··· Records provided ···

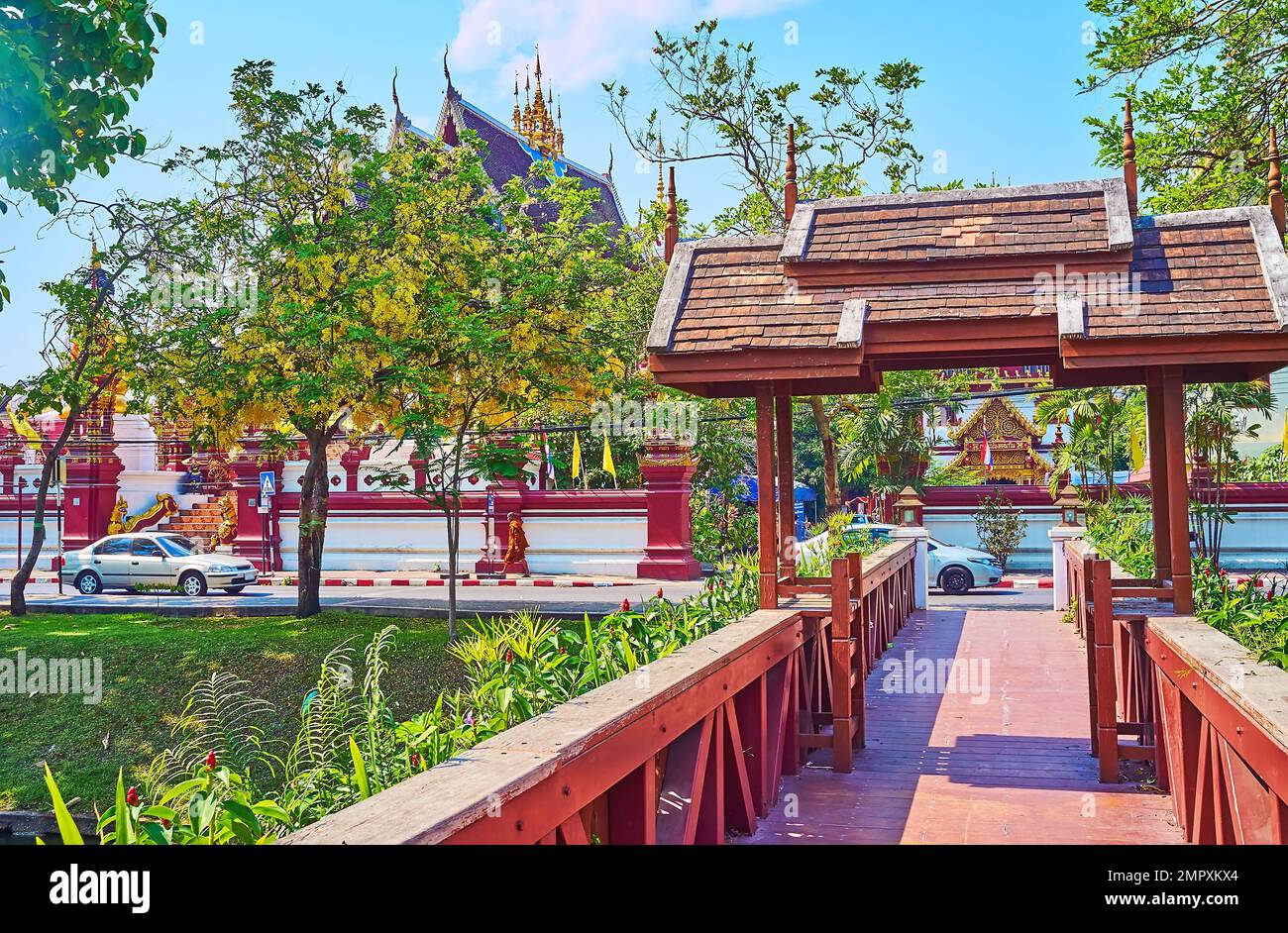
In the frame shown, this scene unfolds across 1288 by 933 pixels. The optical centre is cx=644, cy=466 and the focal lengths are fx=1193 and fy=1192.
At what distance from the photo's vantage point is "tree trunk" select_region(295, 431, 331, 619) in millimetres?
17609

···
··· Records provided ···

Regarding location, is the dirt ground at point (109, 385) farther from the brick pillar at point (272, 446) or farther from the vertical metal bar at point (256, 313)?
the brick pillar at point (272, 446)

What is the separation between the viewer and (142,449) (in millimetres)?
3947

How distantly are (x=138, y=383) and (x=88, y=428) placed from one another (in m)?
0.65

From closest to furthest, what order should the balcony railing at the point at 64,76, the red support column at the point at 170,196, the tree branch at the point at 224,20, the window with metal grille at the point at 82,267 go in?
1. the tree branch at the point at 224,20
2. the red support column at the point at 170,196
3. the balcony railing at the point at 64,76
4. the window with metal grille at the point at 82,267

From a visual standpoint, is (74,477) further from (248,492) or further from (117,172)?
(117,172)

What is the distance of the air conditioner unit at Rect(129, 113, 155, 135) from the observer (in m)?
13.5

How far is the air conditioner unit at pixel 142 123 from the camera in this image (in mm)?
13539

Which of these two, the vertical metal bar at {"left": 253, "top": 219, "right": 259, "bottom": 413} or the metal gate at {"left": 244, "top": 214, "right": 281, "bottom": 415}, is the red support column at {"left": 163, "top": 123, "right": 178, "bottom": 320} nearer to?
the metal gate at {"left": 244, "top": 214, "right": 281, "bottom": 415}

···
··· Records provided ···

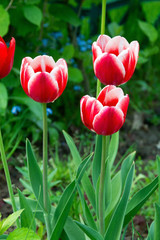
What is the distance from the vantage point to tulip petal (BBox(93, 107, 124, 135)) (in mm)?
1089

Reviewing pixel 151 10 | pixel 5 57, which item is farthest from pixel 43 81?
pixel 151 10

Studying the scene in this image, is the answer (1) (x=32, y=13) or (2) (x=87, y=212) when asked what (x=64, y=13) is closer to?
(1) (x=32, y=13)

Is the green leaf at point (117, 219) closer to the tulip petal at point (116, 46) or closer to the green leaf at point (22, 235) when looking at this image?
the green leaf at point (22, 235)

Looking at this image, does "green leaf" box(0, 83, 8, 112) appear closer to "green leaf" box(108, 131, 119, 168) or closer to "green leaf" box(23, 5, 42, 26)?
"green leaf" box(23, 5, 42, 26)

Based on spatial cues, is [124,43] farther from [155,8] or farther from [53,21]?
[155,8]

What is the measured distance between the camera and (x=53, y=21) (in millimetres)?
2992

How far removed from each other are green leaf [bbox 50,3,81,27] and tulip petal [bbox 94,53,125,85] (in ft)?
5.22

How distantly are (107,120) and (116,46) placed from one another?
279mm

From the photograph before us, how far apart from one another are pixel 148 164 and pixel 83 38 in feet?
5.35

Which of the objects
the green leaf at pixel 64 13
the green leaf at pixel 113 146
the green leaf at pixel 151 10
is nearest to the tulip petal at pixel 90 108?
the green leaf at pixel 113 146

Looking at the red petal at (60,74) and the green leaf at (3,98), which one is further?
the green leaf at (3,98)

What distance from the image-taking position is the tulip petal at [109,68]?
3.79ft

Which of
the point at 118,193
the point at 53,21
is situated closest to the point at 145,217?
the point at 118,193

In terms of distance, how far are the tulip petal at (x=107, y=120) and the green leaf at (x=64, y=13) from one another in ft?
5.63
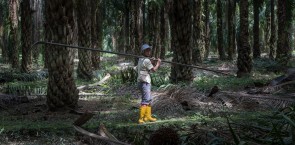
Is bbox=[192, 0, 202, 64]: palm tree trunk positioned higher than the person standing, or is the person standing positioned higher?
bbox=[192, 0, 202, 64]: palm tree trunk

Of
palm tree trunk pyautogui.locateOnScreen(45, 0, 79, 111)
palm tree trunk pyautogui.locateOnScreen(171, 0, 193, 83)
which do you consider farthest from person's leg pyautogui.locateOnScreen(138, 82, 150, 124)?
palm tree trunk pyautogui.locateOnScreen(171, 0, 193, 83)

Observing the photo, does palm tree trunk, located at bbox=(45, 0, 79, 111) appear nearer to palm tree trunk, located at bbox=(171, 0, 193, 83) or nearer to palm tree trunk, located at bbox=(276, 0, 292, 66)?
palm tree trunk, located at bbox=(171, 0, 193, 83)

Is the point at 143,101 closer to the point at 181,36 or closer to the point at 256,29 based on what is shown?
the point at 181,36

···

Gather every line in the records above that contains the word "right". Case counts.

Which of these two, the vertical metal bar at {"left": 253, "top": 219, "right": 259, "bottom": 413} or the metal gate at {"left": 244, "top": 214, "right": 281, "bottom": 415}, is the red support column at {"left": 163, "top": 123, "right": 178, "bottom": 320} nearer to?
the metal gate at {"left": 244, "top": 214, "right": 281, "bottom": 415}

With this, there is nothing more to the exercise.